Een Alkmaarder krijgt evengoed drie maanden celstraf vanwege vuurwapenbezit. De man wilde in hoger beroep vrijspraak omdat de agenten bij zijn aanhouding vormfouten zouden hebben gemaakt en niet zou zijn aangetoond dat het vuurwapen functioneerde. Het Amsterdamse gerechtshof ging daar niet in mee.
Naar aanleiding van informatie gingen agenten op 7 februari 2020 bij de Alkmaarder langs om te controleren of hij inderdaad een vuurwapen bezat. De man gaf toe en wees naar een open tasje dat aan een stoel hing. De agenten troffen daarin een Crvena Zastava, geladen met zeven scherpe patronen. “Ik heb hem nodig, ik moet mijn gezin beschermen”.

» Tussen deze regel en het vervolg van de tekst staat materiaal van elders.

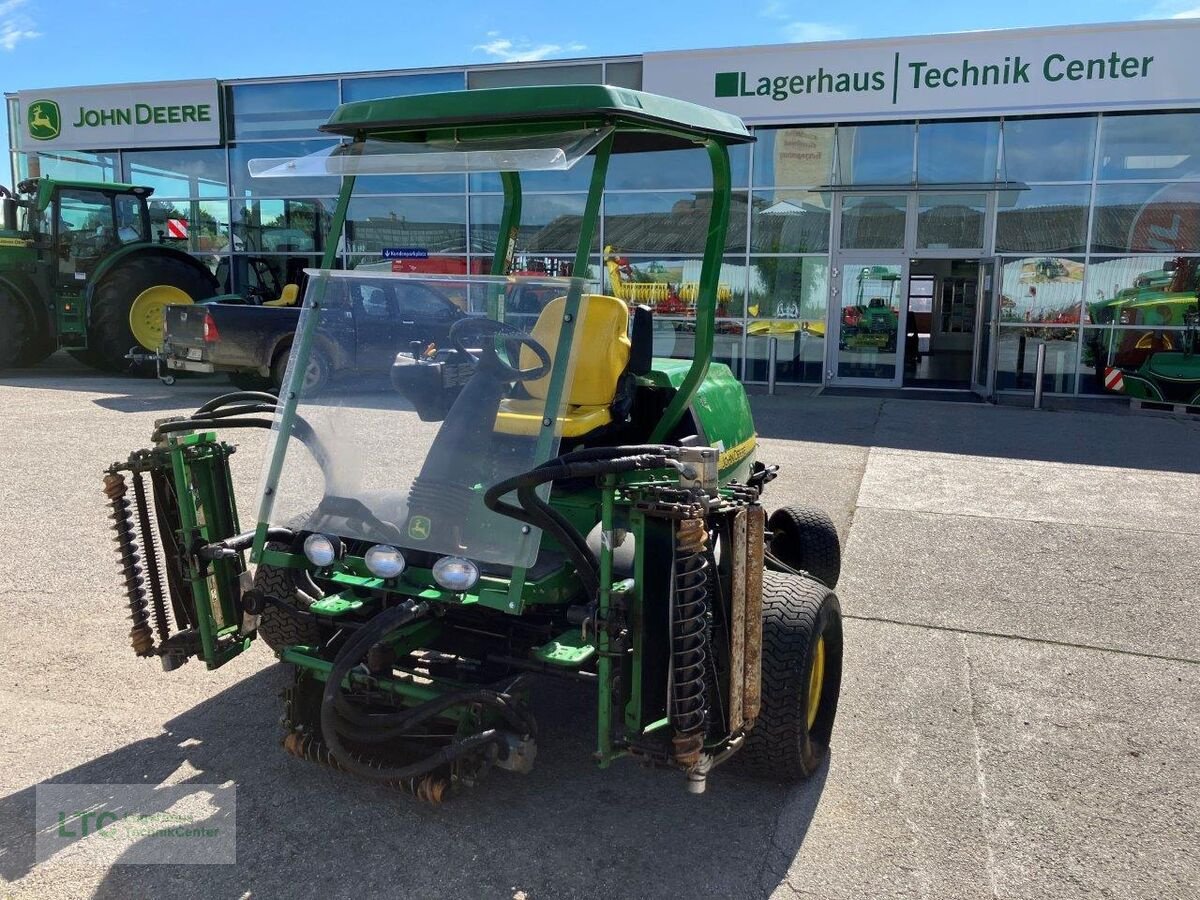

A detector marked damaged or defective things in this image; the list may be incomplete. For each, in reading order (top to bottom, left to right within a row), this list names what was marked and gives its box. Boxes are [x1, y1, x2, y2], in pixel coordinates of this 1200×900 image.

pavement crack [955, 633, 1003, 900]
pavement crack [844, 614, 1200, 672]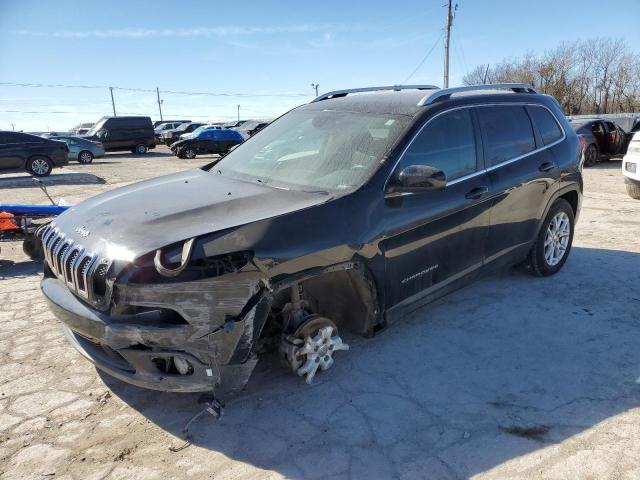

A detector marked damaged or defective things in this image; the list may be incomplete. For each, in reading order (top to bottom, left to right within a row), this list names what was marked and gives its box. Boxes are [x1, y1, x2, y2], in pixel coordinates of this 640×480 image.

crumpled front bumper [42, 278, 260, 394]
damaged jeep cherokee [37, 84, 584, 396]
cracked asphalt [1, 148, 640, 478]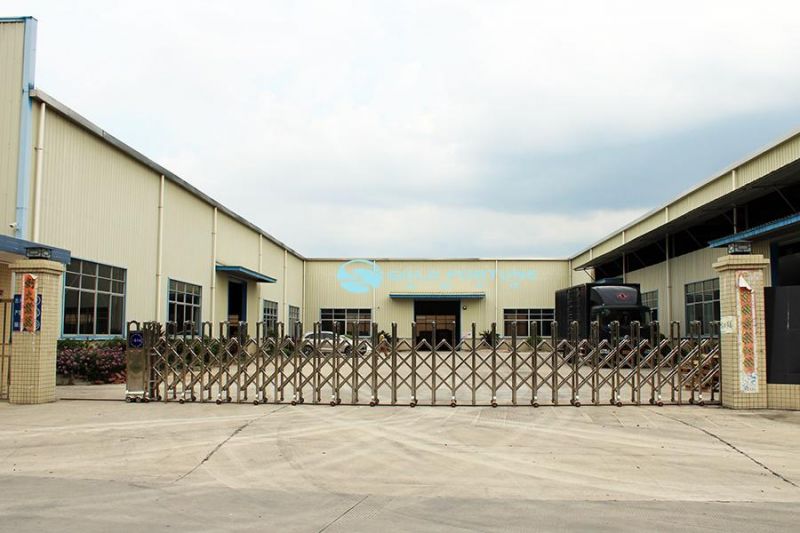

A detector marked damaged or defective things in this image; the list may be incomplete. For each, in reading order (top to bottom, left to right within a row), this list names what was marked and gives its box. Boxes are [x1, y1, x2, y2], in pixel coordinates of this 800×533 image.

cracked concrete ground [1, 386, 800, 532]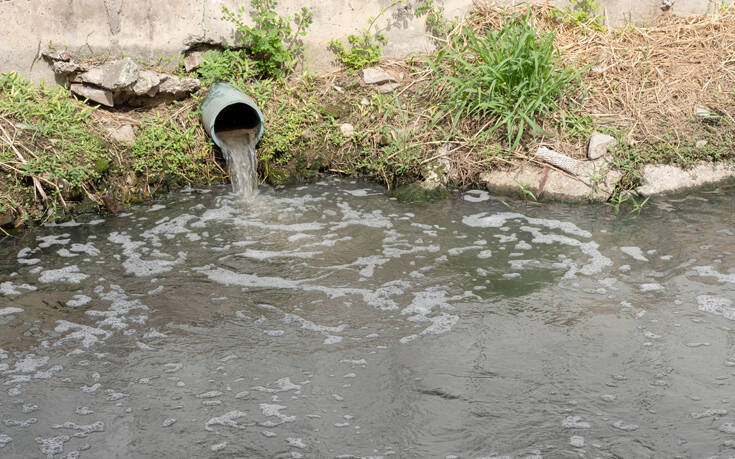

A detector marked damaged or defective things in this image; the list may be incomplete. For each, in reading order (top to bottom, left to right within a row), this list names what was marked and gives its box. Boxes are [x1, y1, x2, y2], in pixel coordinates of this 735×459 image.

corroded drainage pipe [201, 82, 264, 147]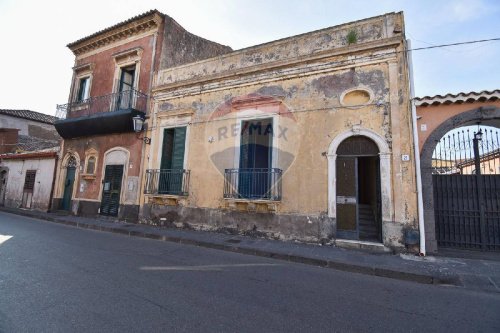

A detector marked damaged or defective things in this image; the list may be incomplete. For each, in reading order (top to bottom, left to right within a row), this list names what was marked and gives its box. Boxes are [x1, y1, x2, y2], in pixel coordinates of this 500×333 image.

peeling plaster wall [0, 157, 55, 209]
peeling plaster wall [146, 12, 418, 249]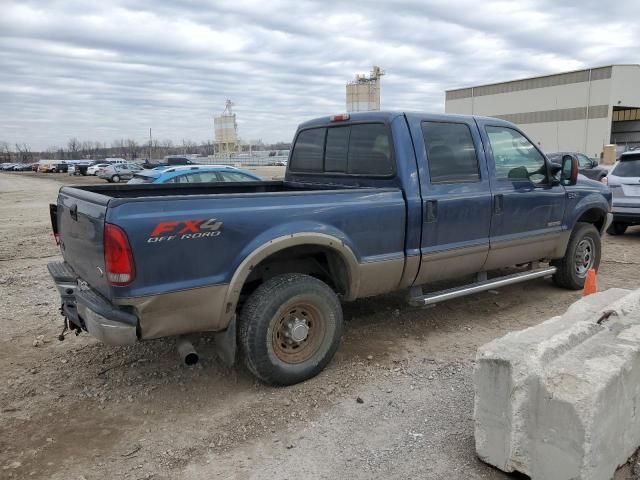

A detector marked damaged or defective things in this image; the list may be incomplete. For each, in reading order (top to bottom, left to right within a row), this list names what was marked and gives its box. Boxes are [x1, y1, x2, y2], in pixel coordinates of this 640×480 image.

rusted wheel [239, 274, 340, 386]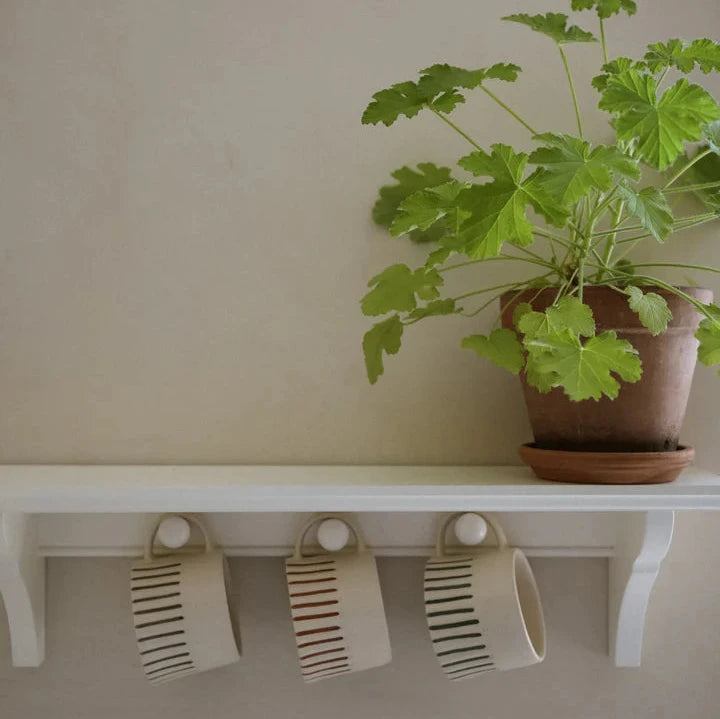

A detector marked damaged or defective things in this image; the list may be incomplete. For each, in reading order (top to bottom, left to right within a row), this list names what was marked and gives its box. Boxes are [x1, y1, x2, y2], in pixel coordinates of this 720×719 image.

rust striped mug [130, 512, 242, 688]
rust striped mug [284, 516, 390, 684]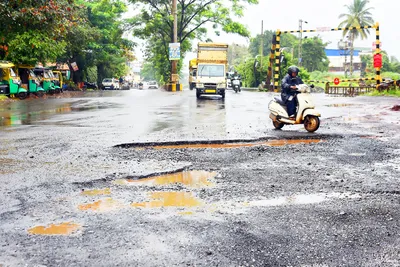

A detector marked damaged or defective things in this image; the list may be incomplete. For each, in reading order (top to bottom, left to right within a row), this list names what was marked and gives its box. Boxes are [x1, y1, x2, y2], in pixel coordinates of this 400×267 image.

waterlogged pothole [114, 172, 217, 188]
damaged asphalt [0, 89, 400, 266]
waterlogged pothole [132, 193, 203, 209]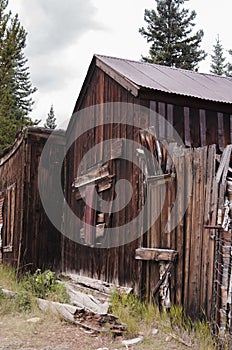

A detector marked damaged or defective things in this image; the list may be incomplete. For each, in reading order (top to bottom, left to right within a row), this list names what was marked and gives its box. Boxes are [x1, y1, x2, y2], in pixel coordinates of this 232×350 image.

rusty metal roof [95, 54, 232, 104]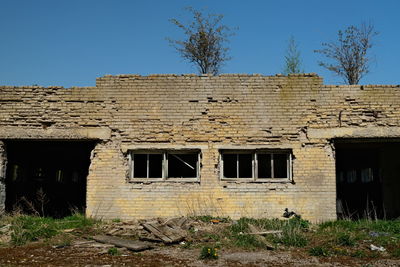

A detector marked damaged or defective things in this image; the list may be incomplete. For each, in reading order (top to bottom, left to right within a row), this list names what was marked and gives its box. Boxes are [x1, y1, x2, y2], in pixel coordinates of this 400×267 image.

broken window [130, 151, 200, 182]
broken window [220, 151, 292, 182]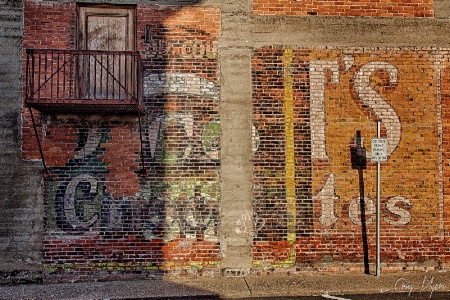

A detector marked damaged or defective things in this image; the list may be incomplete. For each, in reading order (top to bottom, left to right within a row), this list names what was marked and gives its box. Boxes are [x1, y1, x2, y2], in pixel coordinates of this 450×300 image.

rusty metal [25, 49, 144, 115]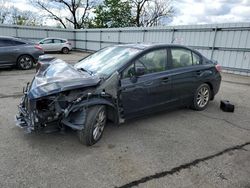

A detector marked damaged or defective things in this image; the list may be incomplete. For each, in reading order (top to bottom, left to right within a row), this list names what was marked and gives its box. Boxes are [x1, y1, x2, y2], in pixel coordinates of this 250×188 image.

crumpled hood [27, 59, 100, 100]
front-end collision damage [15, 58, 122, 132]
shattered windshield [73, 46, 141, 76]
damaged sedan [16, 43, 222, 145]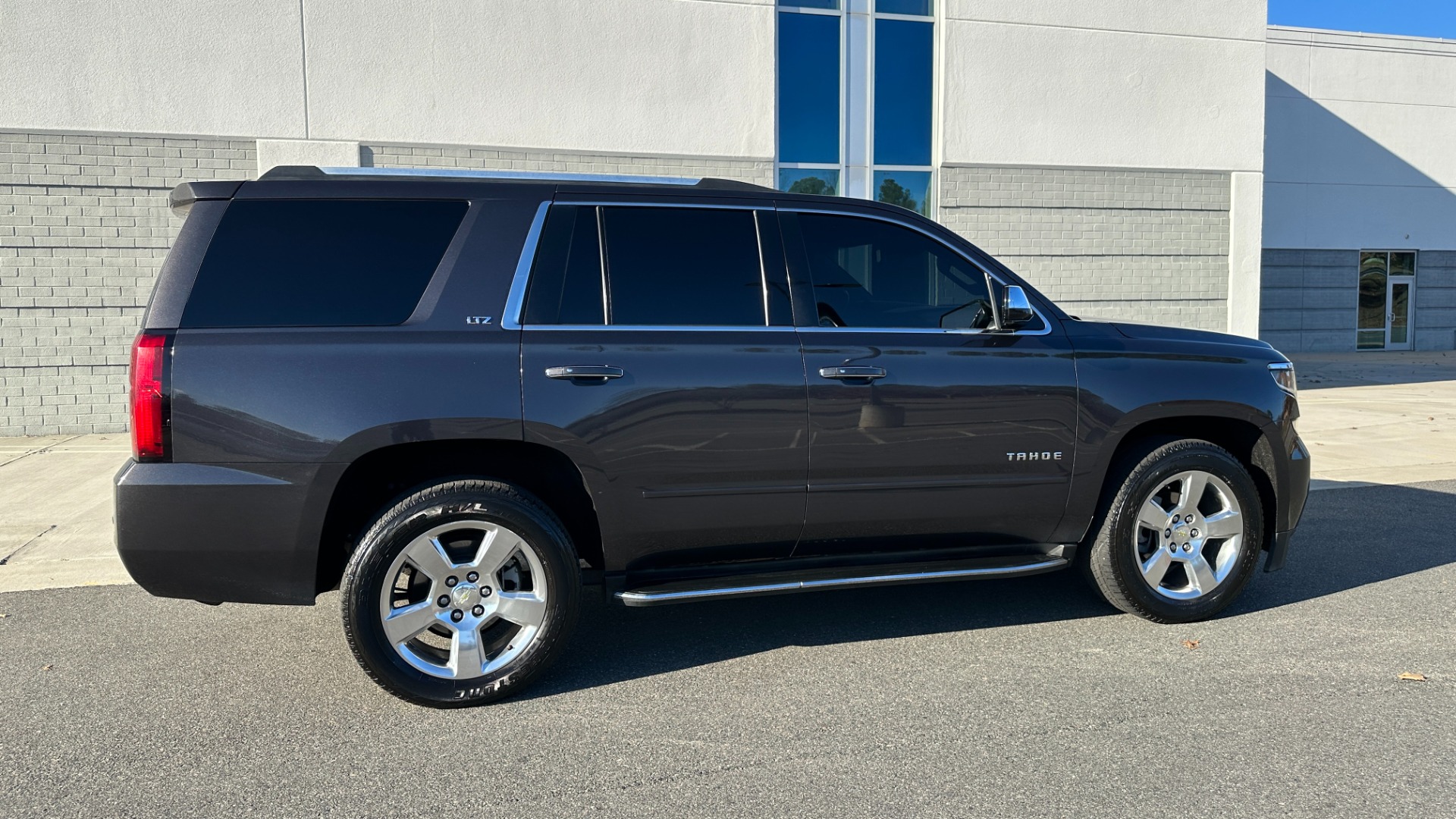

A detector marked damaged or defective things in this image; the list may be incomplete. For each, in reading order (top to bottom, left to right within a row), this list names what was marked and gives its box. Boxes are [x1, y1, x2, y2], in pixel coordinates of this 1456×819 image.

pavement crack [0, 524, 56, 565]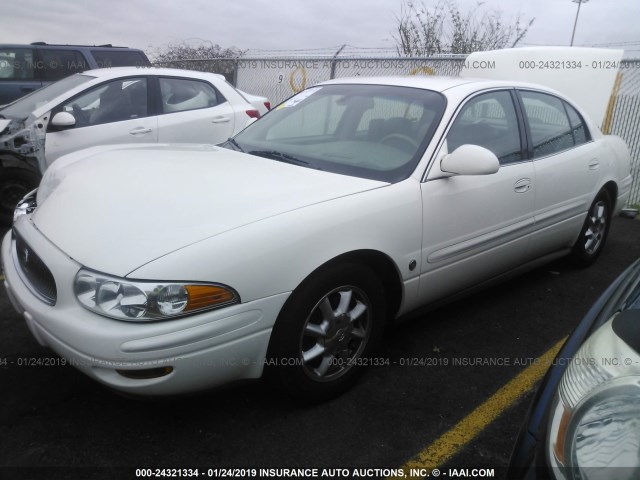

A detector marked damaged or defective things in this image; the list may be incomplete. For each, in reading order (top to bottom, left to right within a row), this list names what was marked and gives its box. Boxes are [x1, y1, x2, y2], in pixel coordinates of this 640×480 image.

damaged vehicle [0, 67, 270, 223]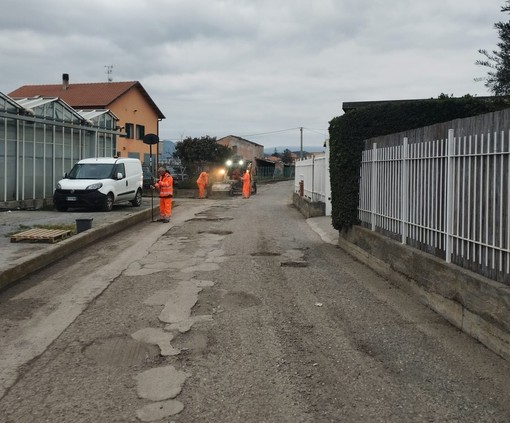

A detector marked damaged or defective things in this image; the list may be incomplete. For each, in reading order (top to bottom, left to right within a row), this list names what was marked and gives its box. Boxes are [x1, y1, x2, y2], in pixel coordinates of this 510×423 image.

pothole in road [83, 336, 161, 370]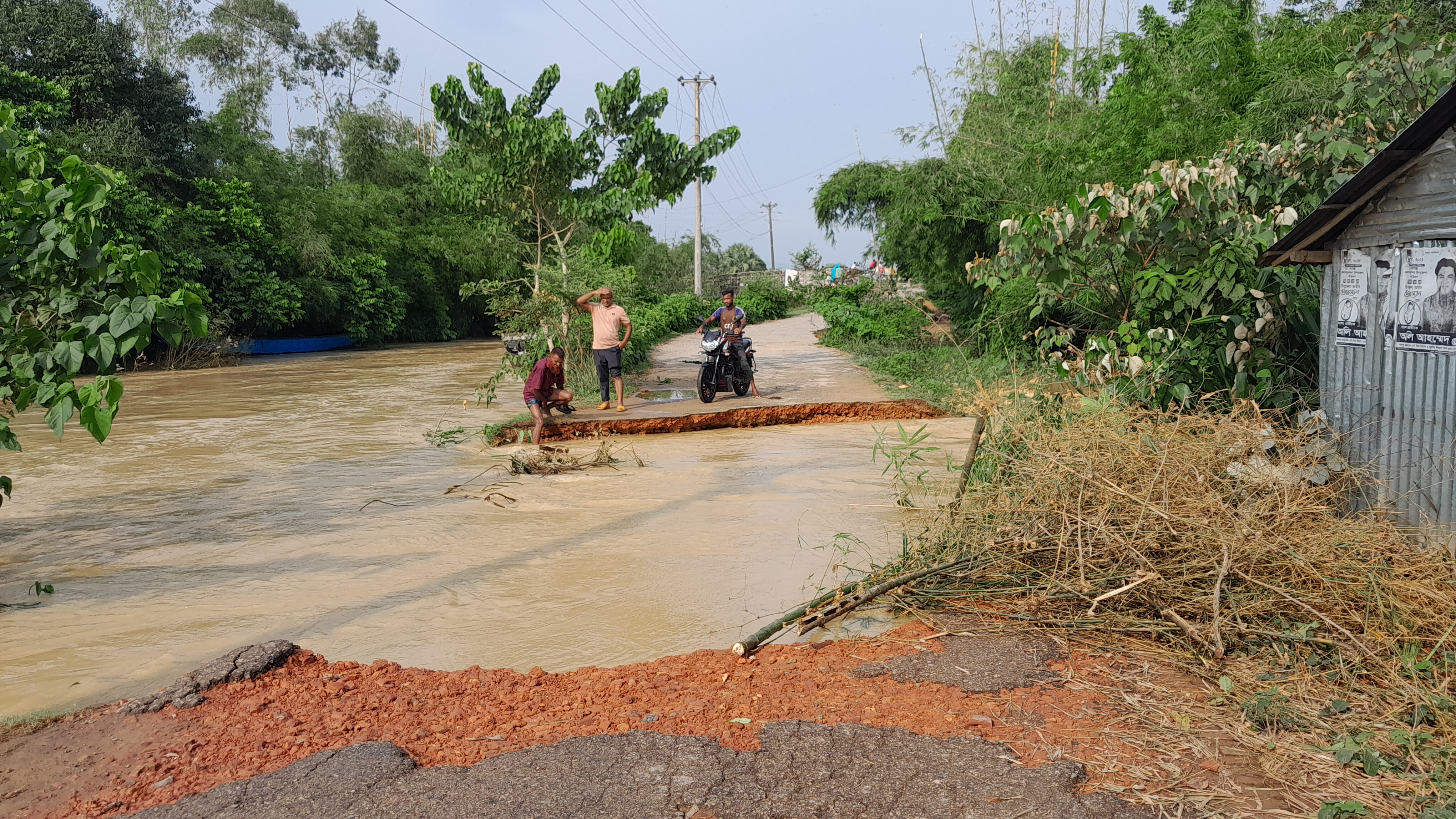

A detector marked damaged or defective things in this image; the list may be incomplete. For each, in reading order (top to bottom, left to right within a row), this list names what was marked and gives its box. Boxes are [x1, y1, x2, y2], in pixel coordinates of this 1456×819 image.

damaged bridge slab [505, 314, 948, 445]
cracked asphalt [128, 722, 1148, 816]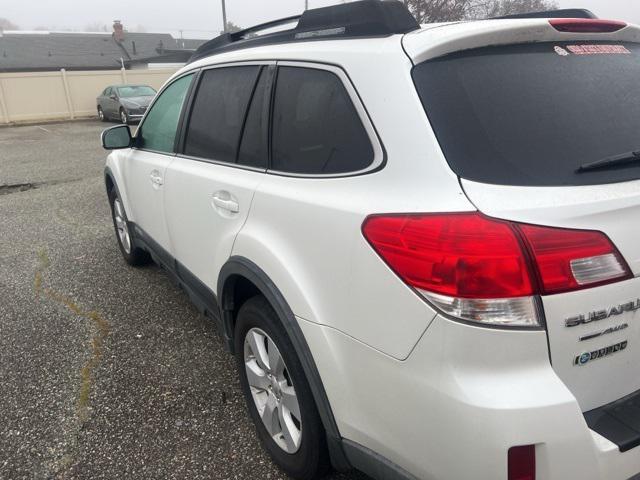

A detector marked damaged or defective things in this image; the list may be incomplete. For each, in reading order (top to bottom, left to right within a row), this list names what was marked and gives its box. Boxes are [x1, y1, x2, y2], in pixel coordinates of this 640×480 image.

crack in pavement [33, 248, 110, 476]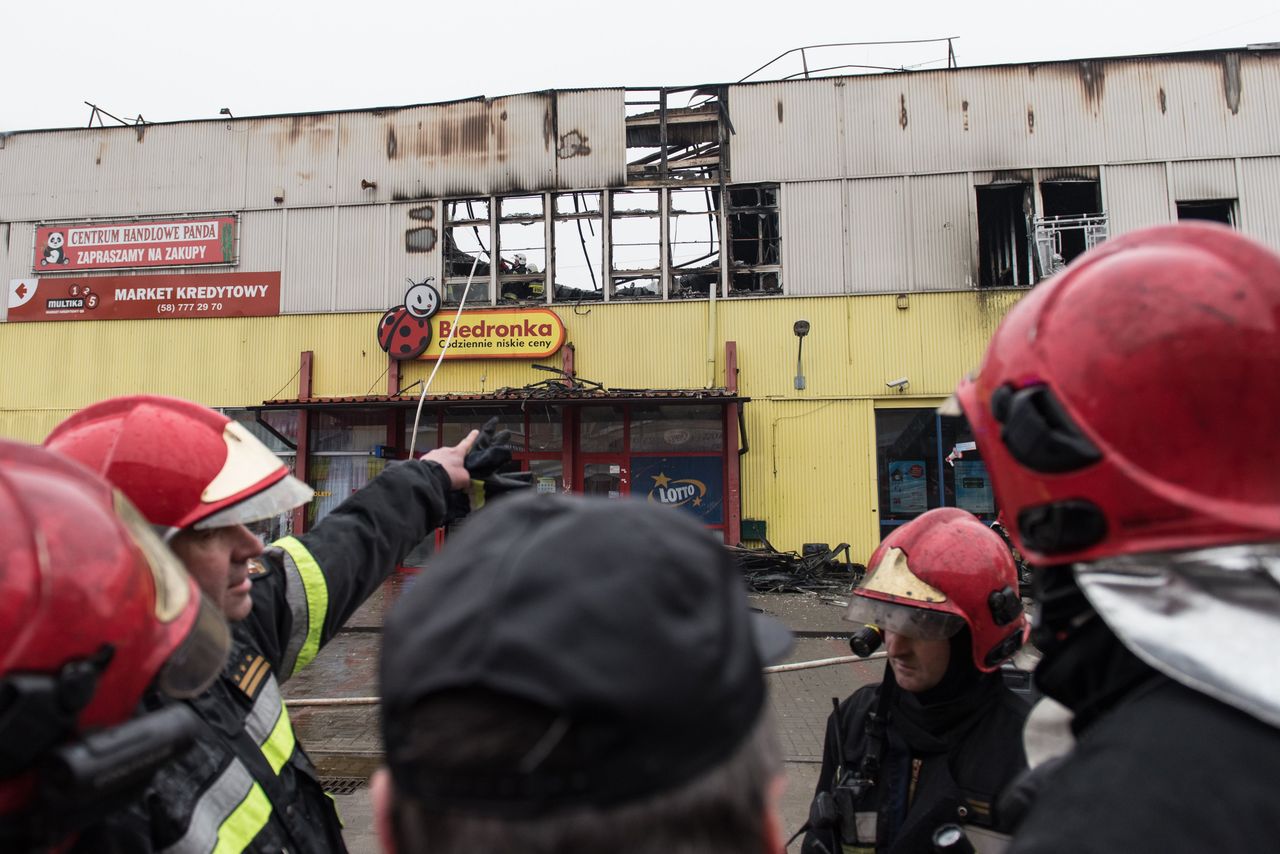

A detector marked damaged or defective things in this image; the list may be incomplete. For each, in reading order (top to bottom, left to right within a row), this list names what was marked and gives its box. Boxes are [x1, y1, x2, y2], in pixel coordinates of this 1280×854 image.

Bij de aanhouding werd de verdachte niet op zijn zwijgrecht gewezen. Deze ‘cautie’ was volgens de advocaat van de verdachte verplicht, maar het gerechtshof weerlegt dit. Bovendien bleek uit onderzoek dat het wapen gewoon functioneerde.
In geval van veroordeling, pleitte de advocaat voor een voorwaardelijke celstraf. Dit zou passend zijn vanwege de omstandigheden rond de aanhouding en het feit dat de verdachte fysiek in slechte conditie is en hulpbehoevend. Ook daarin ging het gerechtshof niet mee.